What the exercise asks: For this exercise, write out exactly the lines of the material from the one containing "New Zealand, site" through the end, both ends included, and nothing more.

Collected material:
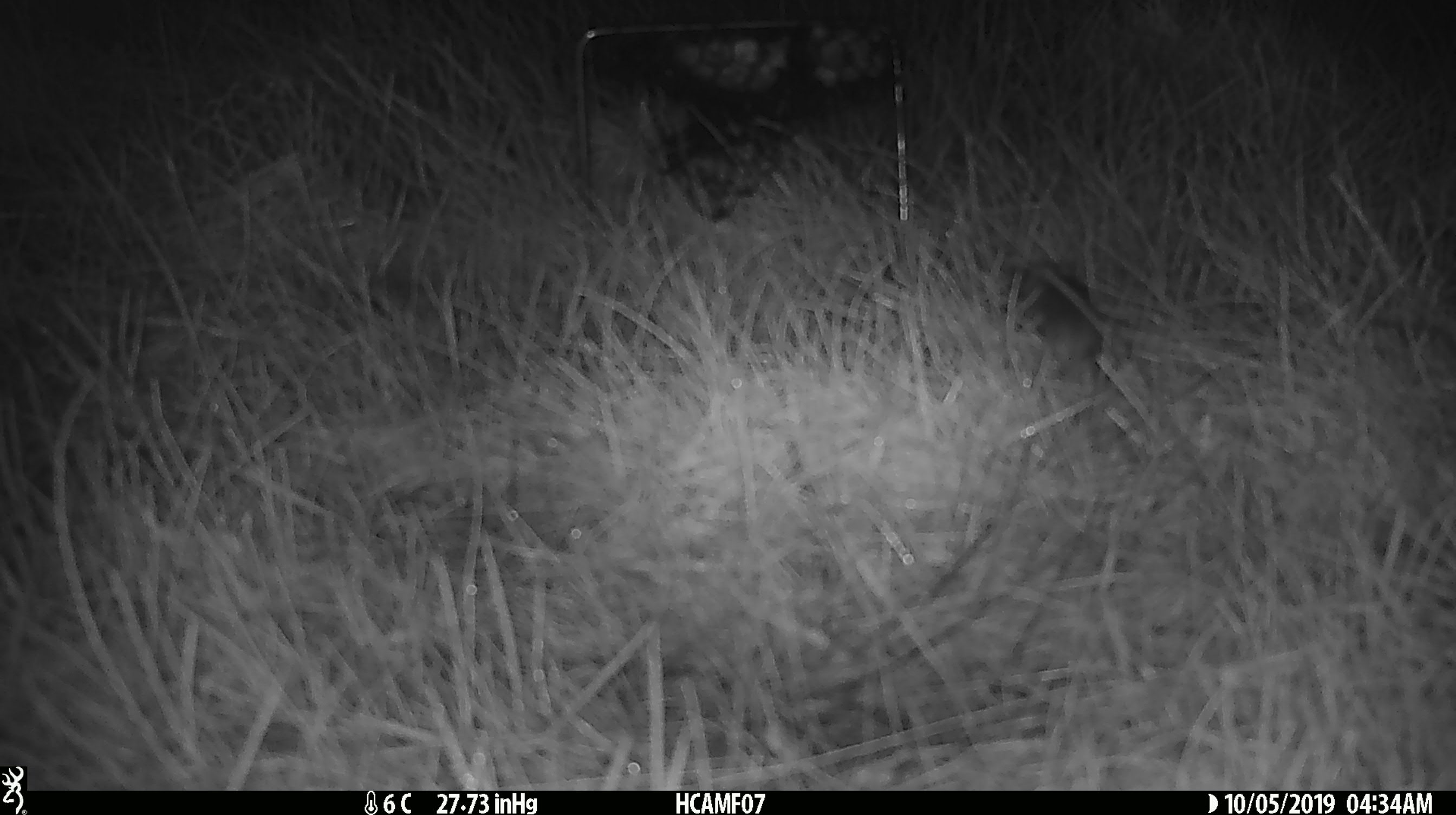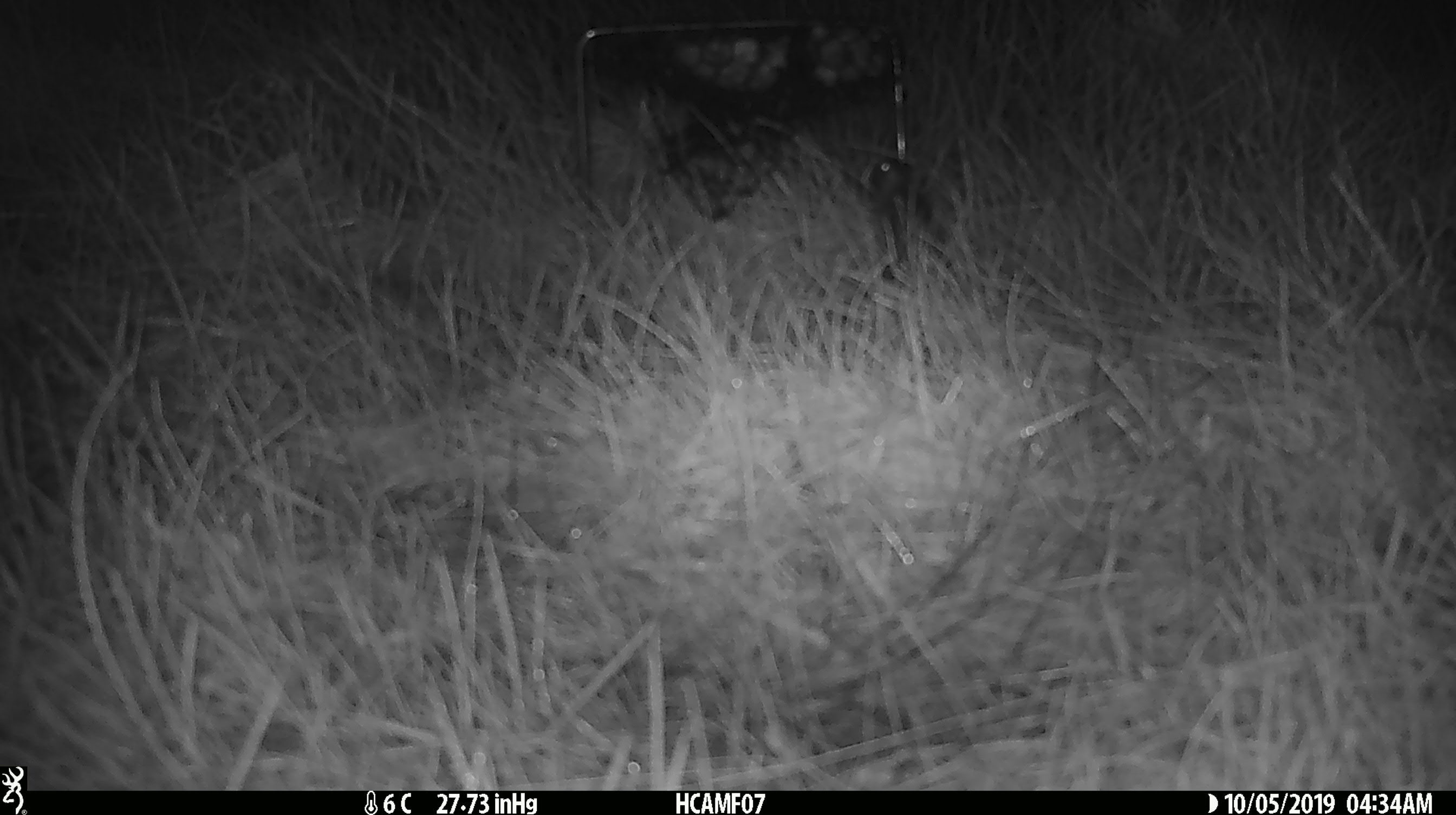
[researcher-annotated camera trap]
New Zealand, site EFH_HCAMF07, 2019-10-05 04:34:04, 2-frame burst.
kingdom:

Answer box:
New Zealand, site EFH_HCAMF07, 2019-10-05 04:34:04, 2-frame burst.
kingdom:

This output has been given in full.